Work item = Please write the next part of the passage on parsing sentences with a stack, starting right after its last sentence.

Text for analysis =

_ _ _ _ _ _ _

Sentence: +/2*a where a is 1 2 3

unprocessed word list stack line
§ + / 2 * a
§ + / 2 * 1 2 3 (not executable)
§ + / 2 * 1 2 3 (not executable)
§ + / 2 * 1 2 3 (not executable)
§ + / 2 * 1 2 3 (result 2 4 6) 2
§ + / 2 4 6 (result av, defined as +/) 3
§ av 2 4 6 (result 12) 0
§ 12

The column labeled 'line' indicates which line of the parsing table was matched by the stack. The fragment is marked in boldface and underlined. Note that when the noun a moved onto the stack, its value was moved; when a named verb, adverb, or conjunction is moved onto the stack, only the name is moved. Note also that the noun's value (1 2 3 here) is a single word.

From now on we will omit the lines that do not contain an executable fragment.

Sentence: mean =: +/ % #

unprocessed word list stack line
§ mean =: + / % #
§ mean =: + / % # (result av1, defined as +/) 3
§ mean =: av1 % # (result av2, defined as av1 % #) 5
§ mean =: av2 (result av2; mean is assigned av2) 8
§ av2

I want to emphasize that what is assigned to mean is the result of parsing +/ % # . It is not the sequence +/ % #, but rather a single verb which performs the function described by the fork. Now you see why putting parentheses around the definition doesn't matter: av2 would be parsed the same either way.

_ _ _ _ _ _ _

Source material =

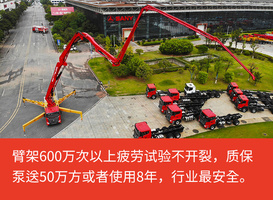 【多图】【VR全景展示】三一SYM5360THBFS 510C-10 泵车高强度臂架细节图_高清图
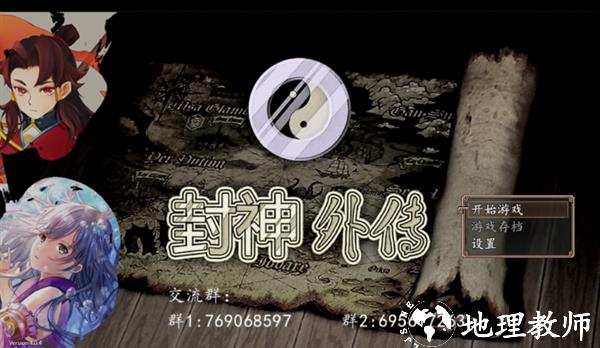 封神外传安卓版2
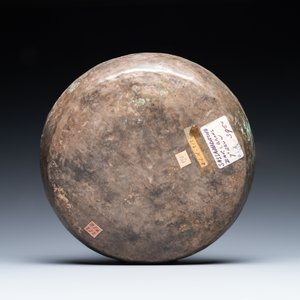Een Sassanidische bronzen schotel, Perzië, 7/8e eeuw — foto 2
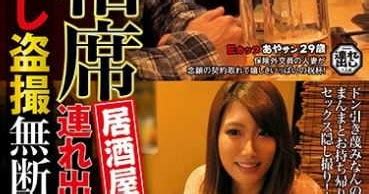 Itsr Without Permission Out Aiseki Tavern Nampa Tsuredashi In Amateur Wife Apt Voyeur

_ _ _ _ _ _ _

Output of the exercise =
Sentence: mean 4 5 6

unprocessed word list stack line
§ mean 4 5 6
§ mean 4 5 6 (result 5) 0
§ 5


Since mean is the result from parsing +/ % #, it is executed without further ado. As you can see, a single 'execution' step can trigger a cascade of processing as each verb referred to by an executing verb is executed in turn. Here, execution of mean does the entire processing of the fork, returning the result . The verb to be executed can be quite complex, and can have a mixture of named and anonymous components, as in the next example.

Sentence: (mean − (+/ % #)&.(^."1)) 4 5 6 (find the difference between arithmetic and geometric mean)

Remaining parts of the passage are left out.